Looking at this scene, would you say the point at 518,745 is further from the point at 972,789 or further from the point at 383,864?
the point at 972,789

══════

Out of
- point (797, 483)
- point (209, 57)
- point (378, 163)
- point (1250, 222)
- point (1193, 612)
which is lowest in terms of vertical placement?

══════

The exercise - Report each line of the items above that contains the word "point". Case counts.

Task output -
Looking at this scene, would you say the point at 518,745 is further from the point at 972,789 or further from the point at 383,864?
the point at 972,789
- point (797, 483)
- point (209, 57)
- point (378, 163)
- point (1250, 222)
- point (1193, 612)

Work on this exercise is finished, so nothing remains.